Quel livre conseillez vous pour commencer?
"Heureux les hommes dont tu es la force, des chemins s'ouvrent dans leur coeur." Psaume 83

jeanbaptiste
Pater civitatis
Pater civitatis
Messages : 3085
Inscription : mer. 30 avr. 2008, 2:40

Re: Romano Guardini, "Le Dieu vivant"

Message non lu par jeanbaptiste » ven. 20 sept. 2013, 22:01

Merci Fée Violine !

J'ai été frappé par les quelques mots sur le rapport au monde, à la Création, sur la Providence. Sur le fait que nous devons vivre, au fond, selon la volonté de Dieu, c'est-à-dire dans la relation avec toute la Création. Cela nous fait totalement sortir (et c'est justement le sujet suivant) d'un rapport "moraliste" (et judiciaire) à Dieu.

La perspective "juridico-moraliste" de Dieu consiste à penser que je dois "bien faire", suivre les "commandements", pour être sauvé, pour ne pas être puni etc.

Faire la "volonté de Dieu", au sens propre, c'est prendre conscience que nous sommes ici un "acteur" de la Providence divine. Que si nous devons bien agir c'est moins pour ne pas être puni, que pour prendre part à la réalisation de cette "Providence", que le "jugement particulier" est ordonné au "jugement dernier" (et non déconnecté). Bref que nous ne faisons pas la volonté de Dieu pour nous, mais pour toute la Création.

La "justice" d'un pays ne condamnera personne (sauf situations particulière) à ne pas avoir fait de bonnes choses pour la société. Elle condamnera pour des actes mauvais. C'est ça au fond le rapport "moral" à Dieu : je fais pour ne pas être puni.

Alors que Dieu nous demande de faire sa volonté, c'est-à-dire d'aimer comme Lui sa Création afin que nous voulions et agissons pour son bien.

Avatar de l’utilisateur
Fée Violine
Consul
Consul
Messages : 12400
Inscription : mer. 24 sept. 2008, 14:13
Conviction : Catholique ordinaire. Laïque dominicaine
Localisation : France
Contact :

Re: Romano Guardini, "Le Dieu vivant"

Message non lu par Fée Violine » sam. 21 sept. 2013, 16:51

J'ai laissé Romano Guardini en plan, il faut que je le termine.
.....
• [À FAIRE]:
**a.** Recopiez à l'identique un extrait du texte fourni, depuis « Message non lu par jeanbaptiste » et jusqu'à « judiciaire) à Dieu. ».
**b.** Répondez brièvement à ces questions sur le texte fourni :
(i) À quelle date et à quelle heure jeanbaptiste a-t-il publié son message ?
(ii) D'après jeanbaptiste, pour quoi la justice d'un pays condamne-t-elle ?
(iii) Combien de messages sont indiqués pour Fée Violine ?

• [DONNÉES SOURCES]:
.....
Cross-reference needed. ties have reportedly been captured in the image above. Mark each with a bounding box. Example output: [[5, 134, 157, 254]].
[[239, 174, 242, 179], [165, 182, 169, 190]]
.....
• [RÉPONSES ATTENDUES]:
**a.**
Message non lu par jeanbaptiste » ven. 20 sept. 2013, 22:01

Merci Fée Violine !

J'ai été frappé par les quelques mots sur le rapport au monde, à la Création, sur la Providence. Sur le fait que nous devons vivre, au fond, selon la volonté de Dieu, c'est-à-dire dans la relation avec toute la Création. Cela nous fait totalement sortir (et c'est justement le sujet suivant) d'un rapport "moraliste" (et judiciaire) à Dieu.

**b.**
(i) Le vendredi 20 septembre 2013, à 22:01.
(ii) Pour des actes mauvais.
(iii) 12400.